The effects of such reductions in benefits are of course varied and complex. California conducted a controlled experiment of a 15% reduction in maximum benefits (as well as other reductions) of the AFDC program beginning in 1991 that illustrates some of these impacts. After 7 years, the employment rates and average wages were somewhat higher for AFDC recipients who had been placed in the reduced-benefit program than in the control group. This could be explained by participants having a greater need for employment income when their benefits are smaller. The average disposable incomes (including wages and benefits) for the reduced-benefit group stayed approximately equal to that of the control group, however, as increases in wages made up for decreases in benefits. This disposable income (for both groups) remained well below the poverty line.
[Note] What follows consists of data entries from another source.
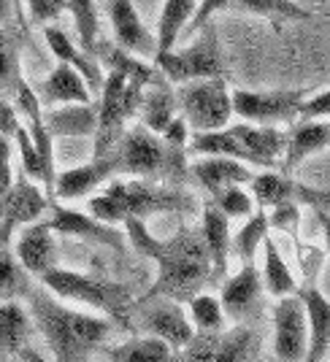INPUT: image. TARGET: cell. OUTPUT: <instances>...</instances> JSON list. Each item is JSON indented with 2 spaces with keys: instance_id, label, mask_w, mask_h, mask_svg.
Masks as SVG:
<instances>
[{
  "instance_id": "obj_22",
  "label": "cell",
  "mask_w": 330,
  "mask_h": 362,
  "mask_svg": "<svg viewBox=\"0 0 330 362\" xmlns=\"http://www.w3.org/2000/svg\"><path fill=\"white\" fill-rule=\"evenodd\" d=\"M41 108H55V106H71V103H92V92L87 81L76 74L74 68L57 62L52 68V74L41 81V87L35 90Z\"/></svg>"
},
{
  "instance_id": "obj_12",
  "label": "cell",
  "mask_w": 330,
  "mask_h": 362,
  "mask_svg": "<svg viewBox=\"0 0 330 362\" xmlns=\"http://www.w3.org/2000/svg\"><path fill=\"white\" fill-rule=\"evenodd\" d=\"M173 154L176 151L168 149L160 136L149 133L147 127H135L122 138L117 165L133 176H152V173L163 170L165 163H171Z\"/></svg>"
},
{
  "instance_id": "obj_4",
  "label": "cell",
  "mask_w": 330,
  "mask_h": 362,
  "mask_svg": "<svg viewBox=\"0 0 330 362\" xmlns=\"http://www.w3.org/2000/svg\"><path fill=\"white\" fill-rule=\"evenodd\" d=\"M41 287L49 289L55 298L71 300L79 305H87L92 311L103 314L106 319H125L130 305V292L122 284H114L108 279H98L90 273L68 271V268H49L38 276Z\"/></svg>"
},
{
  "instance_id": "obj_41",
  "label": "cell",
  "mask_w": 330,
  "mask_h": 362,
  "mask_svg": "<svg viewBox=\"0 0 330 362\" xmlns=\"http://www.w3.org/2000/svg\"><path fill=\"white\" fill-rule=\"evenodd\" d=\"M227 6H230V0H198L195 16L187 25V33H198L200 28H206L211 16L217 14V11H222V8H227Z\"/></svg>"
},
{
  "instance_id": "obj_20",
  "label": "cell",
  "mask_w": 330,
  "mask_h": 362,
  "mask_svg": "<svg viewBox=\"0 0 330 362\" xmlns=\"http://www.w3.org/2000/svg\"><path fill=\"white\" fill-rule=\"evenodd\" d=\"M193 176L214 197L230 189V187H249L255 170L246 163L230 160V157H198L193 163Z\"/></svg>"
},
{
  "instance_id": "obj_40",
  "label": "cell",
  "mask_w": 330,
  "mask_h": 362,
  "mask_svg": "<svg viewBox=\"0 0 330 362\" xmlns=\"http://www.w3.org/2000/svg\"><path fill=\"white\" fill-rule=\"evenodd\" d=\"M28 3V11L30 19L38 25H49L55 22L62 11H68V0H25Z\"/></svg>"
},
{
  "instance_id": "obj_13",
  "label": "cell",
  "mask_w": 330,
  "mask_h": 362,
  "mask_svg": "<svg viewBox=\"0 0 330 362\" xmlns=\"http://www.w3.org/2000/svg\"><path fill=\"white\" fill-rule=\"evenodd\" d=\"M147 308H144V317H141V327L147 335L163 341L173 351H181L193 338H195V330L187 319V311L181 303L165 300V298H149Z\"/></svg>"
},
{
  "instance_id": "obj_7",
  "label": "cell",
  "mask_w": 330,
  "mask_h": 362,
  "mask_svg": "<svg viewBox=\"0 0 330 362\" xmlns=\"http://www.w3.org/2000/svg\"><path fill=\"white\" fill-rule=\"evenodd\" d=\"M195 44L187 49H171L160 57H154V68L163 74L165 81L173 84H187V81H200V78H222V54L217 35L209 25L200 28Z\"/></svg>"
},
{
  "instance_id": "obj_43",
  "label": "cell",
  "mask_w": 330,
  "mask_h": 362,
  "mask_svg": "<svg viewBox=\"0 0 330 362\" xmlns=\"http://www.w3.org/2000/svg\"><path fill=\"white\" fill-rule=\"evenodd\" d=\"M19 114H16V108L11 100H0V136L6 138H14V133L19 130Z\"/></svg>"
},
{
  "instance_id": "obj_32",
  "label": "cell",
  "mask_w": 330,
  "mask_h": 362,
  "mask_svg": "<svg viewBox=\"0 0 330 362\" xmlns=\"http://www.w3.org/2000/svg\"><path fill=\"white\" fill-rule=\"evenodd\" d=\"M184 311H187V319H190L195 335H214V332H222V327H225L227 317L217 295L198 292L195 298L184 303Z\"/></svg>"
},
{
  "instance_id": "obj_28",
  "label": "cell",
  "mask_w": 330,
  "mask_h": 362,
  "mask_svg": "<svg viewBox=\"0 0 330 362\" xmlns=\"http://www.w3.org/2000/svg\"><path fill=\"white\" fill-rule=\"evenodd\" d=\"M263 273H260V279H263V289L273 295L276 300L279 298H290V295H298V281H295V276L290 271V265L285 262V257L279 252V246L273 238H266L263 241Z\"/></svg>"
},
{
  "instance_id": "obj_10",
  "label": "cell",
  "mask_w": 330,
  "mask_h": 362,
  "mask_svg": "<svg viewBox=\"0 0 330 362\" xmlns=\"http://www.w3.org/2000/svg\"><path fill=\"white\" fill-rule=\"evenodd\" d=\"M49 209V197L41 192L38 184L19 176L3 195V216H0V243L11 238L16 227H28L38 222Z\"/></svg>"
},
{
  "instance_id": "obj_36",
  "label": "cell",
  "mask_w": 330,
  "mask_h": 362,
  "mask_svg": "<svg viewBox=\"0 0 330 362\" xmlns=\"http://www.w3.org/2000/svg\"><path fill=\"white\" fill-rule=\"evenodd\" d=\"M214 206L225 214L227 219H249L257 211V203L246 187H230L225 192L214 195Z\"/></svg>"
},
{
  "instance_id": "obj_44",
  "label": "cell",
  "mask_w": 330,
  "mask_h": 362,
  "mask_svg": "<svg viewBox=\"0 0 330 362\" xmlns=\"http://www.w3.org/2000/svg\"><path fill=\"white\" fill-rule=\"evenodd\" d=\"M322 227H325V243L330 249V214H322Z\"/></svg>"
},
{
  "instance_id": "obj_9",
  "label": "cell",
  "mask_w": 330,
  "mask_h": 362,
  "mask_svg": "<svg viewBox=\"0 0 330 362\" xmlns=\"http://www.w3.org/2000/svg\"><path fill=\"white\" fill-rule=\"evenodd\" d=\"M309 346V322L300 295L279 298L273 305V354L279 362H303Z\"/></svg>"
},
{
  "instance_id": "obj_8",
  "label": "cell",
  "mask_w": 330,
  "mask_h": 362,
  "mask_svg": "<svg viewBox=\"0 0 330 362\" xmlns=\"http://www.w3.org/2000/svg\"><path fill=\"white\" fill-rule=\"evenodd\" d=\"M309 98L306 90H230L233 117L249 124H285L298 122L300 103Z\"/></svg>"
},
{
  "instance_id": "obj_29",
  "label": "cell",
  "mask_w": 330,
  "mask_h": 362,
  "mask_svg": "<svg viewBox=\"0 0 330 362\" xmlns=\"http://www.w3.org/2000/svg\"><path fill=\"white\" fill-rule=\"evenodd\" d=\"M198 8V0H165L160 11V25H157V57L176 49L179 35L187 30Z\"/></svg>"
},
{
  "instance_id": "obj_37",
  "label": "cell",
  "mask_w": 330,
  "mask_h": 362,
  "mask_svg": "<svg viewBox=\"0 0 330 362\" xmlns=\"http://www.w3.org/2000/svg\"><path fill=\"white\" fill-rule=\"evenodd\" d=\"M19 81H22V74H19L14 38L6 30H0V95H14Z\"/></svg>"
},
{
  "instance_id": "obj_21",
  "label": "cell",
  "mask_w": 330,
  "mask_h": 362,
  "mask_svg": "<svg viewBox=\"0 0 330 362\" xmlns=\"http://www.w3.org/2000/svg\"><path fill=\"white\" fill-rule=\"evenodd\" d=\"M263 292H266V289H263L260 271H257L255 265H244L236 276H230L225 284H222V292H220L217 298L222 303L225 317L246 319L257 308Z\"/></svg>"
},
{
  "instance_id": "obj_24",
  "label": "cell",
  "mask_w": 330,
  "mask_h": 362,
  "mask_svg": "<svg viewBox=\"0 0 330 362\" xmlns=\"http://www.w3.org/2000/svg\"><path fill=\"white\" fill-rule=\"evenodd\" d=\"M330 149V127L328 122H312V119H298L292 124V130L287 133V146L285 157H282V168L287 173L319 151Z\"/></svg>"
},
{
  "instance_id": "obj_26",
  "label": "cell",
  "mask_w": 330,
  "mask_h": 362,
  "mask_svg": "<svg viewBox=\"0 0 330 362\" xmlns=\"http://www.w3.org/2000/svg\"><path fill=\"white\" fill-rule=\"evenodd\" d=\"M300 298L309 322V346L303 362H325L330 351V300L317 287H309Z\"/></svg>"
},
{
  "instance_id": "obj_11",
  "label": "cell",
  "mask_w": 330,
  "mask_h": 362,
  "mask_svg": "<svg viewBox=\"0 0 330 362\" xmlns=\"http://www.w3.org/2000/svg\"><path fill=\"white\" fill-rule=\"evenodd\" d=\"M108 16H111V30H114V41L122 52L133 54L144 62H154L157 57V35L144 25L141 14L135 11L130 0H111L108 6Z\"/></svg>"
},
{
  "instance_id": "obj_25",
  "label": "cell",
  "mask_w": 330,
  "mask_h": 362,
  "mask_svg": "<svg viewBox=\"0 0 330 362\" xmlns=\"http://www.w3.org/2000/svg\"><path fill=\"white\" fill-rule=\"evenodd\" d=\"M200 238L206 243L211 262V279H220L227 273V259L233 255V233H230V219L220 211L214 203L203 209V227Z\"/></svg>"
},
{
  "instance_id": "obj_15",
  "label": "cell",
  "mask_w": 330,
  "mask_h": 362,
  "mask_svg": "<svg viewBox=\"0 0 330 362\" xmlns=\"http://www.w3.org/2000/svg\"><path fill=\"white\" fill-rule=\"evenodd\" d=\"M46 227L52 233H60V235H76V238L103 243V246H111L117 252L125 249V233L122 230H117L114 225H106V222H98L90 214L76 211V209H68V206L52 209V216L46 219Z\"/></svg>"
},
{
  "instance_id": "obj_6",
  "label": "cell",
  "mask_w": 330,
  "mask_h": 362,
  "mask_svg": "<svg viewBox=\"0 0 330 362\" xmlns=\"http://www.w3.org/2000/svg\"><path fill=\"white\" fill-rule=\"evenodd\" d=\"M144 90H147V84L108 71V76L103 78V90H101V106H98V133H95L98 149H95V157H106V149L117 141L125 122L141 106Z\"/></svg>"
},
{
  "instance_id": "obj_2",
  "label": "cell",
  "mask_w": 330,
  "mask_h": 362,
  "mask_svg": "<svg viewBox=\"0 0 330 362\" xmlns=\"http://www.w3.org/2000/svg\"><path fill=\"white\" fill-rule=\"evenodd\" d=\"M28 314L52 349L55 362H87L111 332V322L60 303L49 289L25 287Z\"/></svg>"
},
{
  "instance_id": "obj_23",
  "label": "cell",
  "mask_w": 330,
  "mask_h": 362,
  "mask_svg": "<svg viewBox=\"0 0 330 362\" xmlns=\"http://www.w3.org/2000/svg\"><path fill=\"white\" fill-rule=\"evenodd\" d=\"M44 127L49 138H87L98 133V106L71 103V106L44 108Z\"/></svg>"
},
{
  "instance_id": "obj_17",
  "label": "cell",
  "mask_w": 330,
  "mask_h": 362,
  "mask_svg": "<svg viewBox=\"0 0 330 362\" xmlns=\"http://www.w3.org/2000/svg\"><path fill=\"white\" fill-rule=\"evenodd\" d=\"M117 157H95L92 163H84V165L68 168V170H60L55 176V187H52V195L57 200H81V197H90L103 181H108V176L117 170Z\"/></svg>"
},
{
  "instance_id": "obj_5",
  "label": "cell",
  "mask_w": 330,
  "mask_h": 362,
  "mask_svg": "<svg viewBox=\"0 0 330 362\" xmlns=\"http://www.w3.org/2000/svg\"><path fill=\"white\" fill-rule=\"evenodd\" d=\"M176 106L181 119L193 133H214L222 130L233 119L230 87L225 78H200L176 87Z\"/></svg>"
},
{
  "instance_id": "obj_30",
  "label": "cell",
  "mask_w": 330,
  "mask_h": 362,
  "mask_svg": "<svg viewBox=\"0 0 330 362\" xmlns=\"http://www.w3.org/2000/svg\"><path fill=\"white\" fill-rule=\"evenodd\" d=\"M141 106H144V127L154 133V136H163V130L171 122L179 117V106H176V95L168 90L165 84H152V92H147L141 98Z\"/></svg>"
},
{
  "instance_id": "obj_39",
  "label": "cell",
  "mask_w": 330,
  "mask_h": 362,
  "mask_svg": "<svg viewBox=\"0 0 330 362\" xmlns=\"http://www.w3.org/2000/svg\"><path fill=\"white\" fill-rule=\"evenodd\" d=\"M298 119H312V122L330 119V87L312 95V98H306V100L300 103Z\"/></svg>"
},
{
  "instance_id": "obj_35",
  "label": "cell",
  "mask_w": 330,
  "mask_h": 362,
  "mask_svg": "<svg viewBox=\"0 0 330 362\" xmlns=\"http://www.w3.org/2000/svg\"><path fill=\"white\" fill-rule=\"evenodd\" d=\"M68 11L74 14L76 33L81 38V49L95 57V49H98V11H95V0H68Z\"/></svg>"
},
{
  "instance_id": "obj_18",
  "label": "cell",
  "mask_w": 330,
  "mask_h": 362,
  "mask_svg": "<svg viewBox=\"0 0 330 362\" xmlns=\"http://www.w3.org/2000/svg\"><path fill=\"white\" fill-rule=\"evenodd\" d=\"M44 38H46V44H49V49H52V54L57 57V62L68 65V68H74L76 74L87 81V87H90L92 95H98V92L103 90L106 76H103V71H101L98 60H95L92 54H87L81 46H76L62 28H57V25H46Z\"/></svg>"
},
{
  "instance_id": "obj_1",
  "label": "cell",
  "mask_w": 330,
  "mask_h": 362,
  "mask_svg": "<svg viewBox=\"0 0 330 362\" xmlns=\"http://www.w3.org/2000/svg\"><path fill=\"white\" fill-rule=\"evenodd\" d=\"M122 227L135 249L157 262V281L149 289V298H165L184 305L198 292H203L211 279V262L200 235L181 233L171 241H160L141 219H127Z\"/></svg>"
},
{
  "instance_id": "obj_34",
  "label": "cell",
  "mask_w": 330,
  "mask_h": 362,
  "mask_svg": "<svg viewBox=\"0 0 330 362\" xmlns=\"http://www.w3.org/2000/svg\"><path fill=\"white\" fill-rule=\"evenodd\" d=\"M230 6H236L239 11L266 19H309V11L298 6L295 0H230Z\"/></svg>"
},
{
  "instance_id": "obj_46",
  "label": "cell",
  "mask_w": 330,
  "mask_h": 362,
  "mask_svg": "<svg viewBox=\"0 0 330 362\" xmlns=\"http://www.w3.org/2000/svg\"><path fill=\"white\" fill-rule=\"evenodd\" d=\"M3 195H6V192L0 189V216H3Z\"/></svg>"
},
{
  "instance_id": "obj_16",
  "label": "cell",
  "mask_w": 330,
  "mask_h": 362,
  "mask_svg": "<svg viewBox=\"0 0 330 362\" xmlns=\"http://www.w3.org/2000/svg\"><path fill=\"white\" fill-rule=\"evenodd\" d=\"M230 130L241 144V149L246 151L249 165L273 168L276 163H282L287 146V133L282 127L239 122V124H230Z\"/></svg>"
},
{
  "instance_id": "obj_3",
  "label": "cell",
  "mask_w": 330,
  "mask_h": 362,
  "mask_svg": "<svg viewBox=\"0 0 330 362\" xmlns=\"http://www.w3.org/2000/svg\"><path fill=\"white\" fill-rule=\"evenodd\" d=\"M193 197L184 195L181 189H168L157 184H147L144 179L130 181H108L101 195L90 197V216L106 225H125L127 219L147 222L149 214L160 211H181L190 209Z\"/></svg>"
},
{
  "instance_id": "obj_45",
  "label": "cell",
  "mask_w": 330,
  "mask_h": 362,
  "mask_svg": "<svg viewBox=\"0 0 330 362\" xmlns=\"http://www.w3.org/2000/svg\"><path fill=\"white\" fill-rule=\"evenodd\" d=\"M22 357H25V360H30V362H44V360H41V357H38V354H33L30 349H28V351H25Z\"/></svg>"
},
{
  "instance_id": "obj_42",
  "label": "cell",
  "mask_w": 330,
  "mask_h": 362,
  "mask_svg": "<svg viewBox=\"0 0 330 362\" xmlns=\"http://www.w3.org/2000/svg\"><path fill=\"white\" fill-rule=\"evenodd\" d=\"M11 184H14V176H11V138L0 136V189L8 192Z\"/></svg>"
},
{
  "instance_id": "obj_31",
  "label": "cell",
  "mask_w": 330,
  "mask_h": 362,
  "mask_svg": "<svg viewBox=\"0 0 330 362\" xmlns=\"http://www.w3.org/2000/svg\"><path fill=\"white\" fill-rule=\"evenodd\" d=\"M176 360V351L152 338V335H138L130 338L120 346L108 349V362H173Z\"/></svg>"
},
{
  "instance_id": "obj_38",
  "label": "cell",
  "mask_w": 330,
  "mask_h": 362,
  "mask_svg": "<svg viewBox=\"0 0 330 362\" xmlns=\"http://www.w3.org/2000/svg\"><path fill=\"white\" fill-rule=\"evenodd\" d=\"M25 271L11 257H0V298H11L16 292H25Z\"/></svg>"
},
{
  "instance_id": "obj_27",
  "label": "cell",
  "mask_w": 330,
  "mask_h": 362,
  "mask_svg": "<svg viewBox=\"0 0 330 362\" xmlns=\"http://www.w3.org/2000/svg\"><path fill=\"white\" fill-rule=\"evenodd\" d=\"M33 335V319L25 305L14 300H0V357L28 351Z\"/></svg>"
},
{
  "instance_id": "obj_33",
  "label": "cell",
  "mask_w": 330,
  "mask_h": 362,
  "mask_svg": "<svg viewBox=\"0 0 330 362\" xmlns=\"http://www.w3.org/2000/svg\"><path fill=\"white\" fill-rule=\"evenodd\" d=\"M268 214H266V209L257 206V211L249 219H244V227L236 233V241H233L236 255L244 259V265H252V257L257 255L263 241L268 238Z\"/></svg>"
},
{
  "instance_id": "obj_47",
  "label": "cell",
  "mask_w": 330,
  "mask_h": 362,
  "mask_svg": "<svg viewBox=\"0 0 330 362\" xmlns=\"http://www.w3.org/2000/svg\"><path fill=\"white\" fill-rule=\"evenodd\" d=\"M328 127H330V119H328Z\"/></svg>"
},
{
  "instance_id": "obj_19",
  "label": "cell",
  "mask_w": 330,
  "mask_h": 362,
  "mask_svg": "<svg viewBox=\"0 0 330 362\" xmlns=\"http://www.w3.org/2000/svg\"><path fill=\"white\" fill-rule=\"evenodd\" d=\"M57 259V246H55V233L46 227V222H33L22 227L16 238V262L22 271L30 276H41L49 268H55Z\"/></svg>"
},
{
  "instance_id": "obj_14",
  "label": "cell",
  "mask_w": 330,
  "mask_h": 362,
  "mask_svg": "<svg viewBox=\"0 0 330 362\" xmlns=\"http://www.w3.org/2000/svg\"><path fill=\"white\" fill-rule=\"evenodd\" d=\"M252 335L246 330L195 335L181 349V362H249Z\"/></svg>"
}]
</instances>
A key way the federal government exerts its influence is by threatening a reduction in funding unless at least 50% of families receiving monthly payments meet work or job training requirements. Specifically, to be counted toward this Work Participation Rate (WPR), parents must perform 30 hours per week (20 for single parents with a child under 6) of work, or work-related activities such as job training, job search assistance, or community service. In 2017, California had a WPR of 61%, thanks mainly to the 52% of recipients of federal money who had un-subsidized employment.

The state has responded to accountability to federal work participation requirements in several ways. Governor Jerry Brown proposed reforms—enacted in 2012—to require recipients to be engaged in federally approved work activities after the first 24 months of aid (during which time a more flexible set of work activities is available). This change was also intended to decrease the time recipients spend in the program, hence cutting costs at the same time as guarding against a reduction in federal funding. The state also extends this accountability to the counties through a policy of decreasing funding to counties that don't meet the federal rate in the event that the state as a whole receives a penalty. The state further requires CalWORKs recipients, along with their caseworker, to construct plans for beginning work-activities as soon as possible.